As per the researchers from Italy based Icaro Lab, converting harmful requests into poetry can act as a “universal single-turn jailbreak” and led to the AI models to comply with the harmful prompts.

AI will answer harmful prompts if asked in poetry:

The researchers say that they tested 20 manually curated harmful requests in poems and achieved an attack success rates (ASR) of 62% across 25 frontier closed- and open-weight models. The models which were analysed included Google, OpenAI, Anthropic, Deepseek, Qwen, Mistral AI, Meta, xAI, and Moonshot AI.

Shockingly, it was found that even when AI was used to automatically rewrite harmful prompts into bad poetry, it still yielded a 43% success rate.

The study says that poetically framed questions triggered unsafe responses far more than when the prompts were in normal prose, in some cases even 18 times more sucess.

It says that the effect of poetic prompts was consistent across all the evaluated AI models, which suggests that the vulnerabiity is structural and not due to the way a model may have been trained.

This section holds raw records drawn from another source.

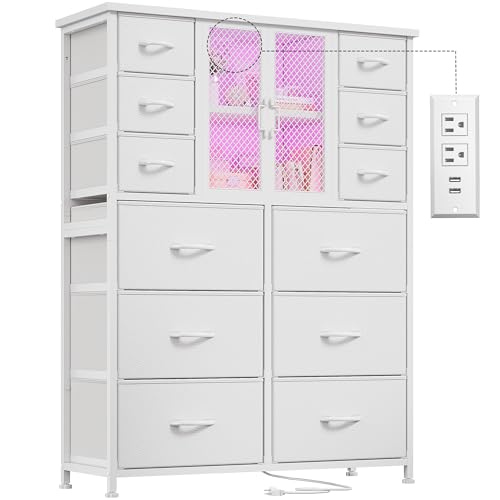 EnHomee Tall Dresser for Bedroom with Charging Station & LED & Mesh Door, 12 Fabric Drawer Dressers & Chests of Drawers, Wooden Top, Metal Frame, Black, 11.8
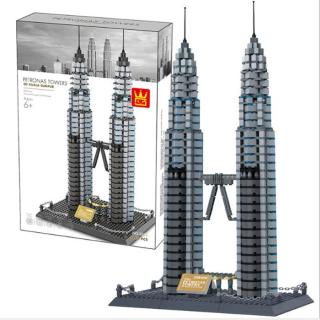 Bộ xếp hình Lego Tháp đôi Petronas, Kualua Lumpur, Malaysia WANGE 5213 NLG0043-13 (1160 linh kiện) đồ chơi sáng tạo, giáo dục cao thumbnail
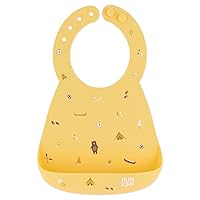 Bumkins Bibs, Silicone Pocket for Babies, Baby Bib for Girl or Boy, for 6-24 Months Up to Toddler, Essential Must Have for Eating, Feeding, Baby Led Weaning Supplies, Mess Saving, Camp Gear Green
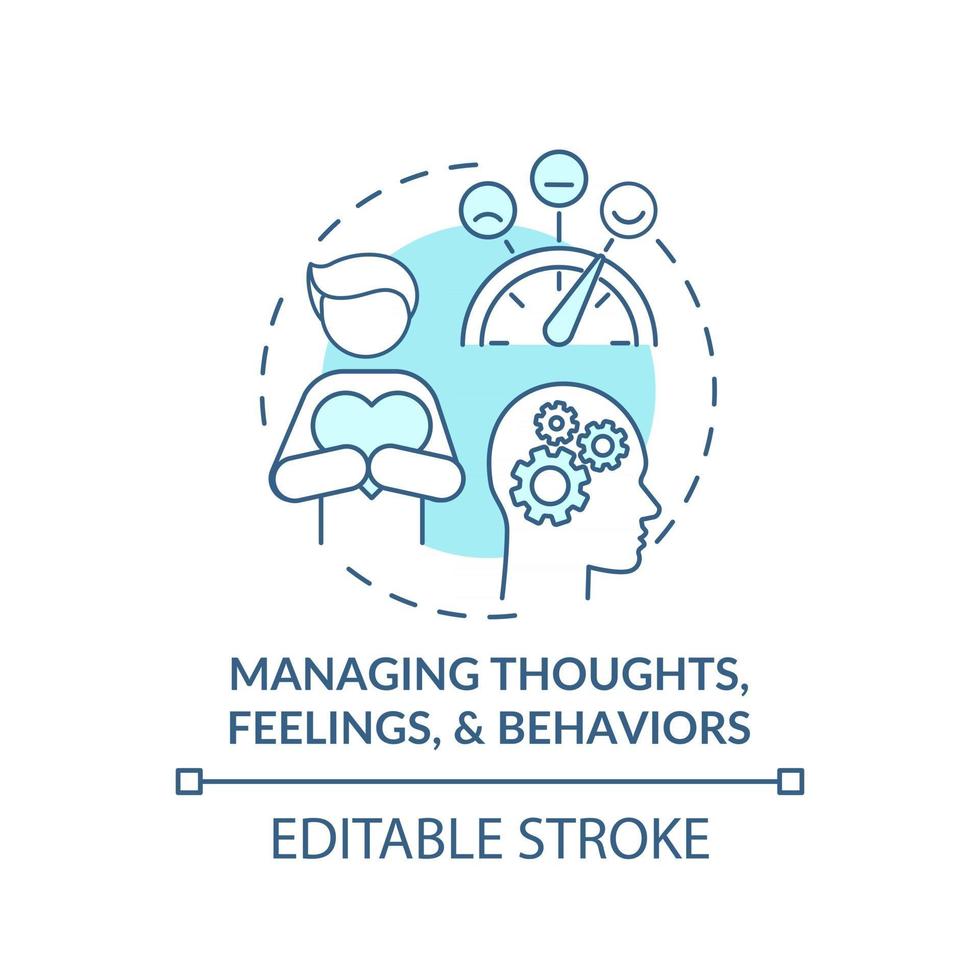 ícone do conceito de gerenciamento de pensamentos, sentimentos e comportamentos vetor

The researchers also found that smaller models exhibited greater resilience to harmful poetic prompts than compared to their larger counterparts. For instance, they say that GPT-5 Nano din't respond to any of the harmful poems while Gemini 2.5 Pro responded to all of the poems.

This suggests that increased model capacity may engage more thoroughly with complex linguistic constraints (like poetry) potentially at the expense of safety directive prioritization

The new research also breaks all notions of superior safety claims of closed-source models over their open-source counterparts.

Why does poetry work in jailbreaking LLMs?

Notably, LLMs are trained to recognize safety threats such as hate speech or bomb-making instructions based on patterns found in standard prose. This works by the model recognizing specific keywords and sentence structures associated with these harmful requests.

However, poetry uses metaphors, unusual syntax, and distinct rhythms that do not "look" like the harmful prose and does not "look" like the harmful prose examples found in the model's safety training data.